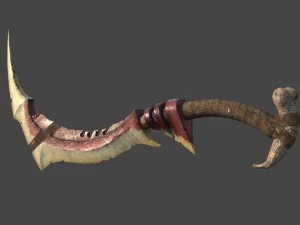 bone sword 3D Model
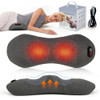 Kitcada Smooth Spine Triple Fusion Back Massager With Heat - Sciatica Pain Relief & Spine Decompression Device, Deep Tissue Massager For Lower Back Pain, Office Chair And Home Use For Chronic Sufferers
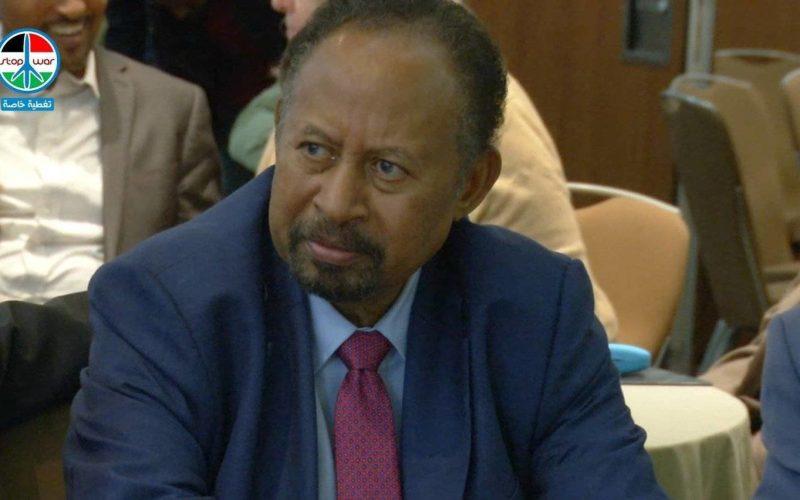 حمدوك: لا حل عسكرياً في السودان.. وأتواصل مع البرهان بشأن الأزمة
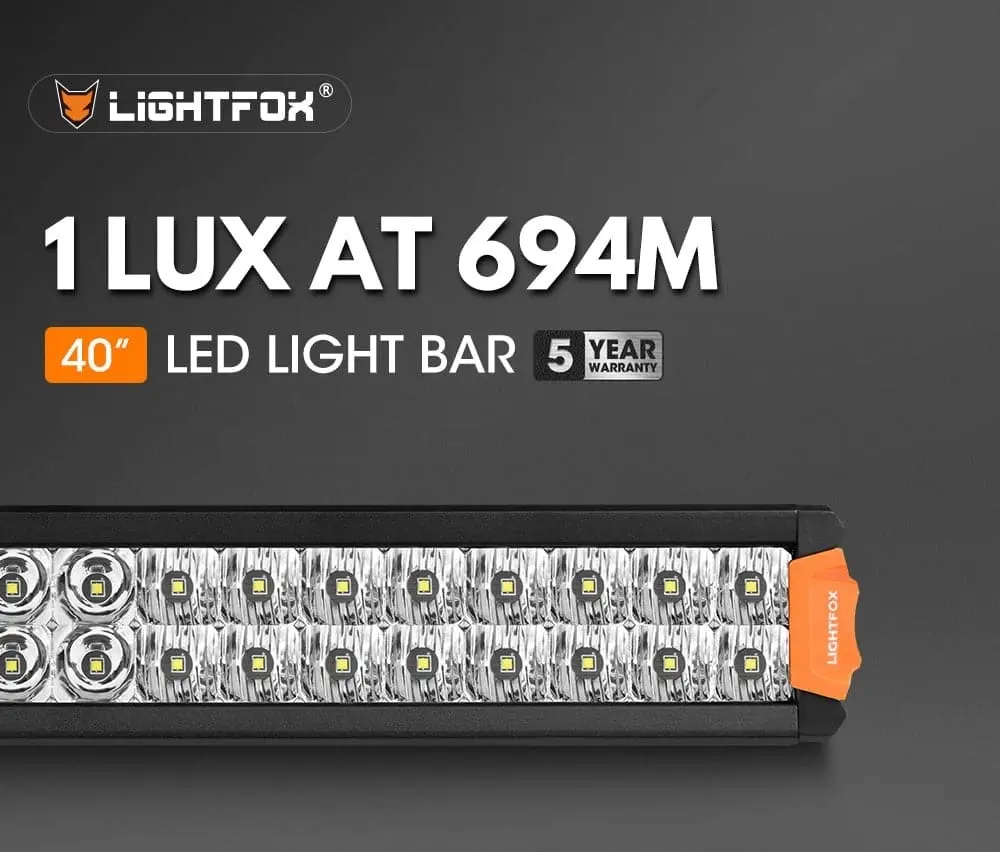 Rigel Series 40inch Osram LED Light Bar 1Lux @ 694m 30,192 Lumens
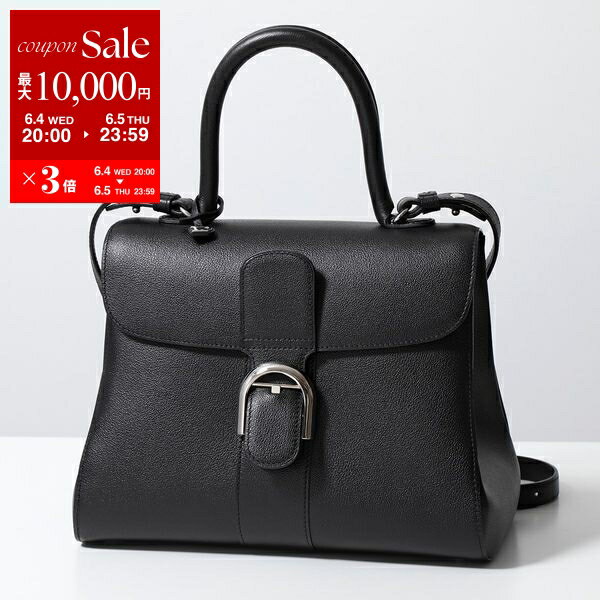 DELVAUX デルヴォー ハンドバッグ Brillant ブリヨン MM S AA0555AAU099ZPA レディース レザー ショルダーバッグ クロスボディ 鞄 Noirのサムネイル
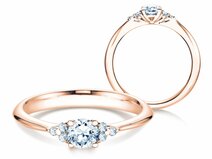 Anello di Fidanzamento Glory in 18K oro rosa con diamanti 0,43ct G/SI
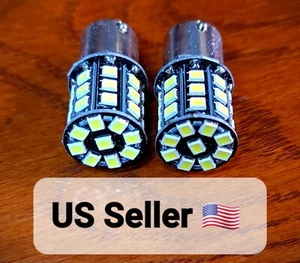 2 Super Brite LED Headlight Bulbs Riding Lawn Tractor Mower 1141 1156 2056 DA15s - Picture 1 of 8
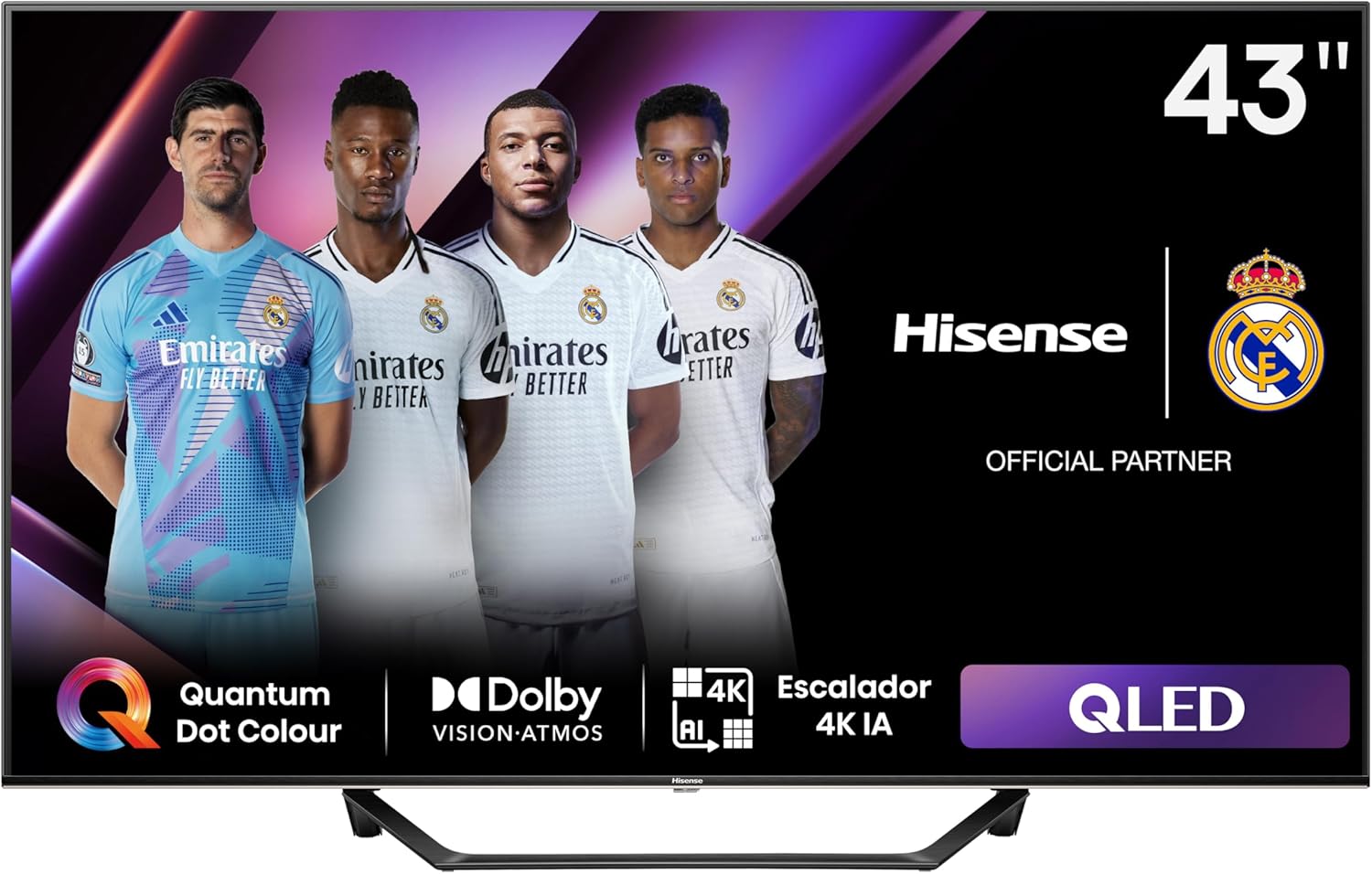 Hisense 50A7Q - QLED Smart TV 50 Pulgadas, Movimientos Suaves IA, Dolby Vision, Dolby Atmos, Subwoofer Integrado, Modo Juego Plus, Modo Deportes IA, Bluetooth & HDMI 2.1, Control por Voz Alexa - 6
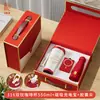 Regalo de reunión anual de la empresa: juego de tazas de café de lirios del valle, un recuerdo de alta gama, creativo y práctico para clientes y empleados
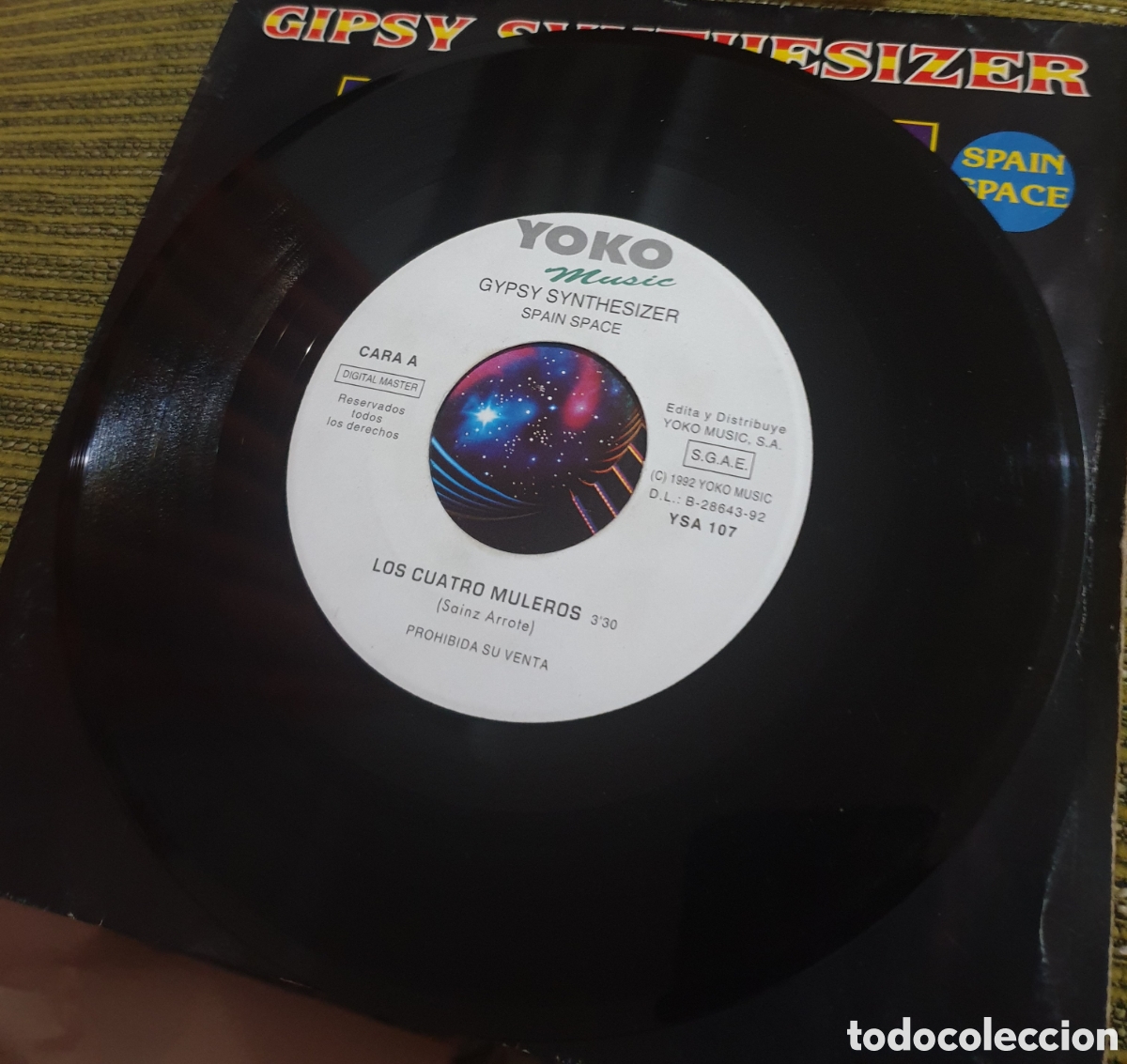 Discos de vinilo: Gipsy Synthesizer - los cuatro muleros - Foto 2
■ ■ ■ ■
### Your task:
Repeat the lines of the listing above verbatim, beginning at its first line and ending at the line containing "2 Super Brite", which is included. Omit pictures.

### Your solution:
 bone sword 3D Model
 Kitcada Smooth Spine Triple Fusion Back Massager With Heat - Sciatica Pain Relief & Spine Decompression Device, Deep Tissue Massager For Lower Back Pain, Office Chair And Home Use For Chronic Sufferers
 حمدوك: لا حل عسكرياً في السودان.. وأتواصل مع البرهان بشأن الأزمة
 Rigel Series 40inch Osram LED Light Bar 1Lux @ 694m 30,192 Lumens
 DELVAUX デルヴォー ハンドバッグ Brillant ブリヨン MM S AA0555AAU099ZPA レディース レザー ショルダーバッグ クロスボディ 鞄 Noirのサムネイル
 Anello di Fidanzamento Glory in 18K oro rosa con diamanti 0,43ct G/SI
 2 Super Brite LED Headlight Bulbs Riding Lawn Tractor Mower 1141 1156 2056 DA15s - Picture 1 of 8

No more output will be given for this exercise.